- **Actions to take**:
1) Set down, word for word, the stretch of the Lords speech from "Nearly all the" through "take the trick.".
2) Resume the Lords speech on the planning clause from the point where it stops.

- **Selected excerpt**:
Lord Young of Cookham
Main Page: Lord Young of Cookham (Conservative - Life peer)Department Debates - View all Lord Young of Cookham's debates with the Leader of the House
(4 years, 4 months ago)
Lords ChamberMy Lords, others have raised the concerns of inner-city residents about the implications of Clause 11, which will encourage drinking in the streets into the early hours, and I hope my noble friend will consider whether the safeguards mentioned in the opening speech are in fact an adequate response.
Nearly all the measures in the Bill are temporary but I want to speak about one measure which is permanent —namely, Clause 20—as did my noble friend Lord Kirkhope. I speak as a former Minister for Planning who put the Planning and Compensation Act into law in 1991. This was meant to update the 1947 Act and provide a long- lasting framework for a modern planning system. I have lost count of the number of planning Acts since then with the same objective, and my successors seem to have fared no better, so we all hope that the proposed planning Bill trailed by my noble friend will finally take the trick.
Clause 20 implements one of the recommendations of the independent review of planning appeal inquiries, the Rosewell report. Of the 22 recommendations made last year, 16 had been implemented by March this year. It would be helpful to hear, perhaps in Committee, of the progress with the remaining six. The appeals system is one of the main blockages in the planning system and I welcome measures to speed it up and provide more homes. The main cause of appeals is the absence of adopted local plans decades after the system was introduced, and perhaps my noble friend can explain what action is being taken to get these up and running so fewer appeals are needed to fill the vacuum.
I have some specific questions for my noble friend on Clause 20. One category of decision is appeals in relation to an application to modify or discharge affordable housing requirements under Section 106BC of the 1990 Act. Affordable housing and planning appeals are a sensitive subject at the moment, so can my noble friend confirm that this proposed reform will not make it easier for developers to duck their responsibility for providing affordable homes through the “viability test”, as has been happening, mentioned by my noble friend Lord Kirkhope? Indeed, we should be making it tougher. In passing, I endorse what the noble Lord, Lord Best, said about planning and implementing Sir Oliver Letwin’s recommendations.

- **Data extract**:
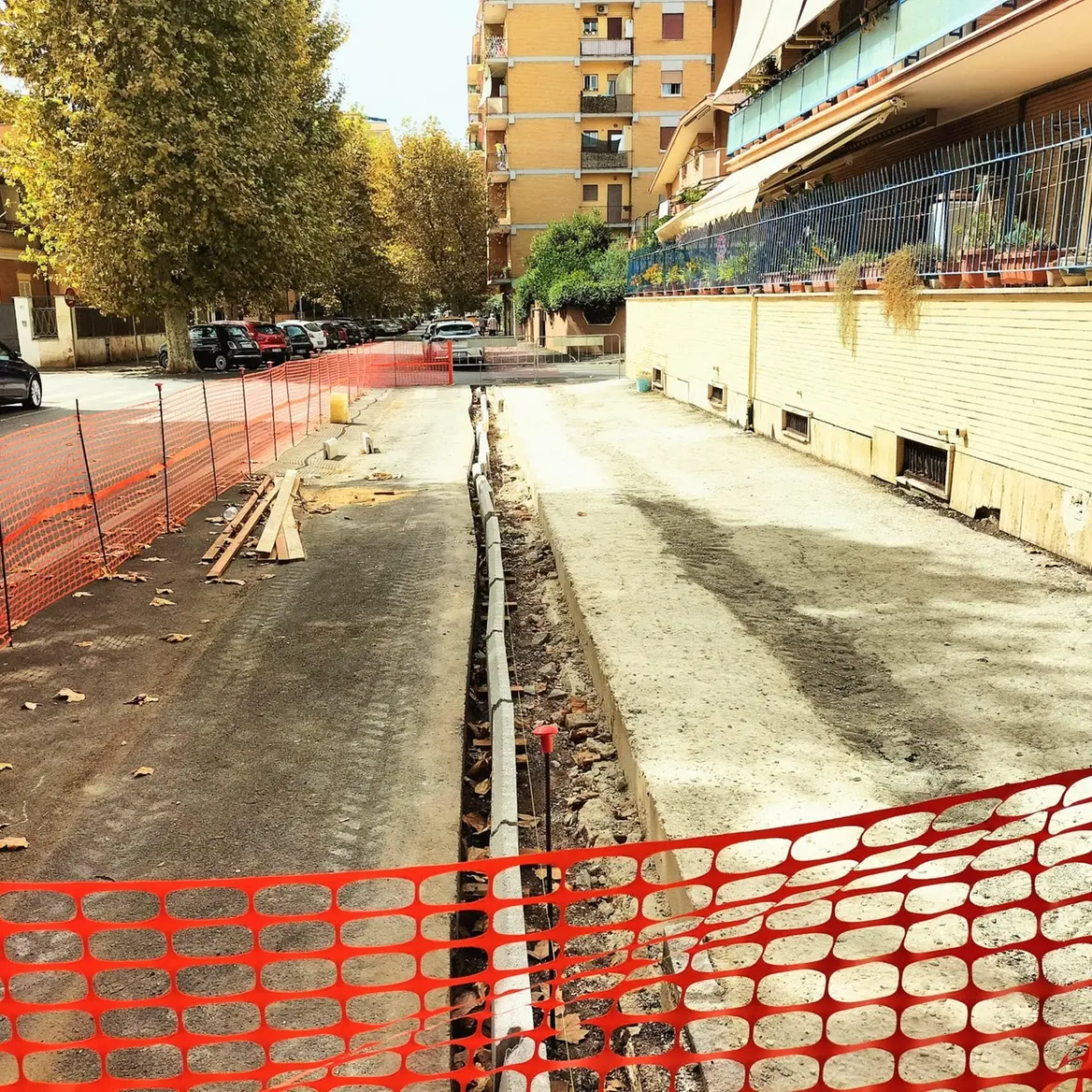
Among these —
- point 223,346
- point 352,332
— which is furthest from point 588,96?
point 223,346

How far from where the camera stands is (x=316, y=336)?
149 ft

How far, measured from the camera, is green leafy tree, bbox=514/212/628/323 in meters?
45.8

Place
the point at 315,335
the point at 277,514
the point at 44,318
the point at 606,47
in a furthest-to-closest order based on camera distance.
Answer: the point at 606,47 → the point at 315,335 → the point at 44,318 → the point at 277,514

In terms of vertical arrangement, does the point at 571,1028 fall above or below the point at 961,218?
below

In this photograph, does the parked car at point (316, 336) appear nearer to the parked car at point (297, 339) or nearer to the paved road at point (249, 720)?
the parked car at point (297, 339)

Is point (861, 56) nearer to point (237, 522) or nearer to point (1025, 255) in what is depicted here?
point (1025, 255)

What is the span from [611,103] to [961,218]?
2016 inches

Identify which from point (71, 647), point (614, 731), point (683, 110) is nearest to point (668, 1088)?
point (614, 731)

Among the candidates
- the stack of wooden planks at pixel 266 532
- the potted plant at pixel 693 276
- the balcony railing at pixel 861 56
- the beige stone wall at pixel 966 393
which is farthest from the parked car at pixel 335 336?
the stack of wooden planks at pixel 266 532

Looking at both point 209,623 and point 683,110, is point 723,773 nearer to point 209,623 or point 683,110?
point 209,623

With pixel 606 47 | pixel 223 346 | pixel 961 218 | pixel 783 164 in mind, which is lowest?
pixel 223 346

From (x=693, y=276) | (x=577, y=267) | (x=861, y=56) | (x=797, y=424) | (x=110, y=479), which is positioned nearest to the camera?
(x=110, y=479)

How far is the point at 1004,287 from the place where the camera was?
9883 millimetres

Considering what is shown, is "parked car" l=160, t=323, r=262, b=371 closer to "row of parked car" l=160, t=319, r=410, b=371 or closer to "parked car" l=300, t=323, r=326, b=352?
"row of parked car" l=160, t=319, r=410, b=371
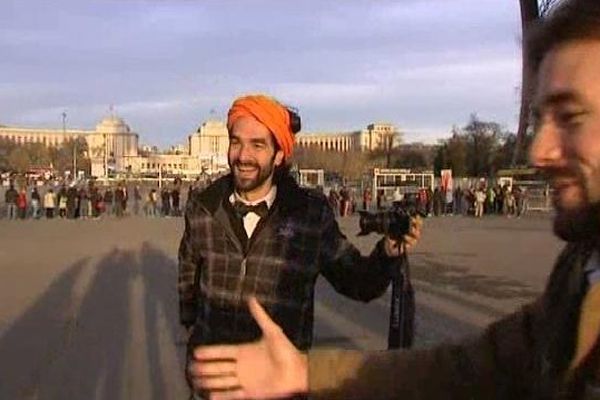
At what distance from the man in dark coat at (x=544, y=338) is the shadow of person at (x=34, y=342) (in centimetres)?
543

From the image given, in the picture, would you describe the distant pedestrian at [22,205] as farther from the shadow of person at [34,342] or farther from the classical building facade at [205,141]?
the classical building facade at [205,141]

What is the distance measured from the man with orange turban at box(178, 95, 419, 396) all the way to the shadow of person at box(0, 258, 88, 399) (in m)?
3.98

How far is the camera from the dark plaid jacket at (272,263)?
3312 millimetres

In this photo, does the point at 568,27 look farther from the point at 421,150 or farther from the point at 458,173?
the point at 421,150

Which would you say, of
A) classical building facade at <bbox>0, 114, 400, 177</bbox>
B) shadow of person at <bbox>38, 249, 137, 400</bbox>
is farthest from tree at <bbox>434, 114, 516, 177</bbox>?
shadow of person at <bbox>38, 249, 137, 400</bbox>

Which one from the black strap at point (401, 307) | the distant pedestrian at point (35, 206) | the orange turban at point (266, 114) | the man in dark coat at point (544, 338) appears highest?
the orange turban at point (266, 114)

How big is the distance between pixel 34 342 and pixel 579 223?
8.29 meters

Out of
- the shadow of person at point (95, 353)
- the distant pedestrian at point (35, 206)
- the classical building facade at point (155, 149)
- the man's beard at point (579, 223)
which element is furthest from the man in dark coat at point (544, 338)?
the classical building facade at point (155, 149)

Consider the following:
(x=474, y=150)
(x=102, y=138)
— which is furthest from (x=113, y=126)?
(x=474, y=150)

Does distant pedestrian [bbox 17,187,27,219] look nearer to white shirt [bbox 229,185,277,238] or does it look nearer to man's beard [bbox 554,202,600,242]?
white shirt [bbox 229,185,277,238]

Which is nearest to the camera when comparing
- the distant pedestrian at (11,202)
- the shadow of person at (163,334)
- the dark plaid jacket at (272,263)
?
the dark plaid jacket at (272,263)

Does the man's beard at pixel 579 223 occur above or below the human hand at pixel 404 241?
above

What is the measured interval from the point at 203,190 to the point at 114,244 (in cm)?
2008

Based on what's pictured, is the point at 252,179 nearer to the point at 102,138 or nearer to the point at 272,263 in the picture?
the point at 272,263
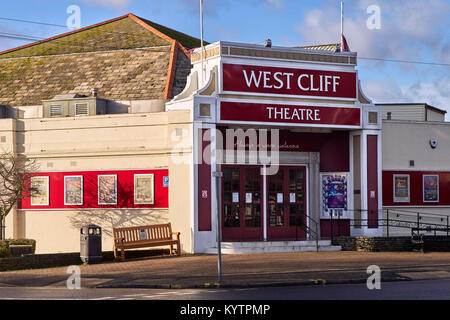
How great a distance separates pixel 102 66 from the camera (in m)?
34.8

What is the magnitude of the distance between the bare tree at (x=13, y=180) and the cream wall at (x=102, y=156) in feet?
1.22

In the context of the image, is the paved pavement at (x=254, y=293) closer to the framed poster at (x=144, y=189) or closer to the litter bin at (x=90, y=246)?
the litter bin at (x=90, y=246)

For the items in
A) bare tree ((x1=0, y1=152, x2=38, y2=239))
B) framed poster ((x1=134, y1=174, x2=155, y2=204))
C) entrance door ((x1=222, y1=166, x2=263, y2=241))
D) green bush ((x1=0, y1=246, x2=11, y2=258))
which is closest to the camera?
green bush ((x1=0, y1=246, x2=11, y2=258))

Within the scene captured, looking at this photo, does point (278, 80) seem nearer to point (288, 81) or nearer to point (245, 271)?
point (288, 81)

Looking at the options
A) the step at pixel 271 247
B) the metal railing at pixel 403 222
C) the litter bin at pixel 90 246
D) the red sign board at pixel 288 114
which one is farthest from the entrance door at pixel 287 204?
the litter bin at pixel 90 246

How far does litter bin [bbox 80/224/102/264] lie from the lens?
23.3 metres

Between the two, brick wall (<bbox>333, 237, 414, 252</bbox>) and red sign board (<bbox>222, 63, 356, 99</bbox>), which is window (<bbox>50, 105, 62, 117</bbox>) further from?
brick wall (<bbox>333, 237, 414, 252</bbox>)

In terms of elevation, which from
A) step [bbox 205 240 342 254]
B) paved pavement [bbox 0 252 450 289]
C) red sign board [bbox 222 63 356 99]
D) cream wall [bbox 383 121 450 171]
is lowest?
paved pavement [bbox 0 252 450 289]

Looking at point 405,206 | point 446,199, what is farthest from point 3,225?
point 446,199

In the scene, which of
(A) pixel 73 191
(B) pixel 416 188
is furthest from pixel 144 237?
(B) pixel 416 188

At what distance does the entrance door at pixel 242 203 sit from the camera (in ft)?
90.7

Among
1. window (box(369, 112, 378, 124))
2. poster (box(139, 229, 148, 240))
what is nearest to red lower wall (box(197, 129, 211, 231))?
poster (box(139, 229, 148, 240))

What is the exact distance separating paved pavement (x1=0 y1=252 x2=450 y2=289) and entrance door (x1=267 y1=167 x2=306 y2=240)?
333 cm
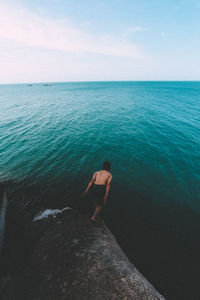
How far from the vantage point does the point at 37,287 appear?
12.5 ft

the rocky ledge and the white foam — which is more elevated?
the rocky ledge

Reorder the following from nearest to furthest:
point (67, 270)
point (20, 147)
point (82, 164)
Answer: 1. point (67, 270)
2. point (82, 164)
3. point (20, 147)

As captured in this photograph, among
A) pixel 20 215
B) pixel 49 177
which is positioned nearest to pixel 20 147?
pixel 49 177

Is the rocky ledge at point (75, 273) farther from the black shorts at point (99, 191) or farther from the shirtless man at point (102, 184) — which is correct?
the shirtless man at point (102, 184)

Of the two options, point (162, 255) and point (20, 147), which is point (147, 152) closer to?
point (162, 255)

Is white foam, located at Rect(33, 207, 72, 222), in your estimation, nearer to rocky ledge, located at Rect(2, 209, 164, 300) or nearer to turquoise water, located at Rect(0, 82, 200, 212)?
rocky ledge, located at Rect(2, 209, 164, 300)

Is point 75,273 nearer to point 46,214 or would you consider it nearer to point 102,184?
point 102,184

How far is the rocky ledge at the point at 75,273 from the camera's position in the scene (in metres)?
3.61

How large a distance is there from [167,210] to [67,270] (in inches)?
297

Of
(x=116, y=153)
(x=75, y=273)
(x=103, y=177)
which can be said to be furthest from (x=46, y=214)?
(x=116, y=153)

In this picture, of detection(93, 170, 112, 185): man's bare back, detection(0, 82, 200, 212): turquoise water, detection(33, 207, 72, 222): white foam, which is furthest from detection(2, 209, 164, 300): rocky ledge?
detection(0, 82, 200, 212): turquoise water

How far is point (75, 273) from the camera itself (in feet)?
13.3

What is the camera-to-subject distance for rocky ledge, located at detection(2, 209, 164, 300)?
3605mm

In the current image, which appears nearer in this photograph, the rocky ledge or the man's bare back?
the rocky ledge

- **Expected outputs**:
1)
Nearly all the measures in the Bill are temporary but I want to speak about one measure which is permanent —namely, Clause 20—as did my noble friend Lord Kirkhope. I speak as a former Minister for Planning who put the Planning and Compensation Act into law in 1991. This was meant to update the 1947 Act and provide a long- lasting framework for a modern planning system. I have lost count of the number of planning Acts since then with the same objective, and my successors seem to have fared no better, so we all hope that the proposed planning Bill trailed by my noble friend will finally take the trick.

2)
The Minister said that the clause would allow the Planning Inspectorate to use more than one type of procedure as part of the same appeal—part local inquiry, part written recommendations. I understand that this hybrid system, which on the face of it sounds more complicated, was tested last year, and my noble friend outlined some of the results, but can he say whether there have been any cost implications for any of the parties involved, particularly local authorities, as mentioned by the noble Lord, Lord Stevenson?
Finally, is the Secretary of State going to give guidance to the inspectorate about how the flexibility in the clause is to be used, or will the position remain as it is; namely, entirely down to the discretion of the inspectorate? Can he say when the measures in the Bill will come into effect? In the meantime, is progress being made with more virtual enquiries to avoid a pandemic backlog?
Perhaps in Committee we can have more detail of what is proposed, as suggested by the noble Lord, Lord Shipley, but in the meantime, on the basis that the intention of the clause is to speed up the provision of more homes and to “build, build, build”, I welcome it.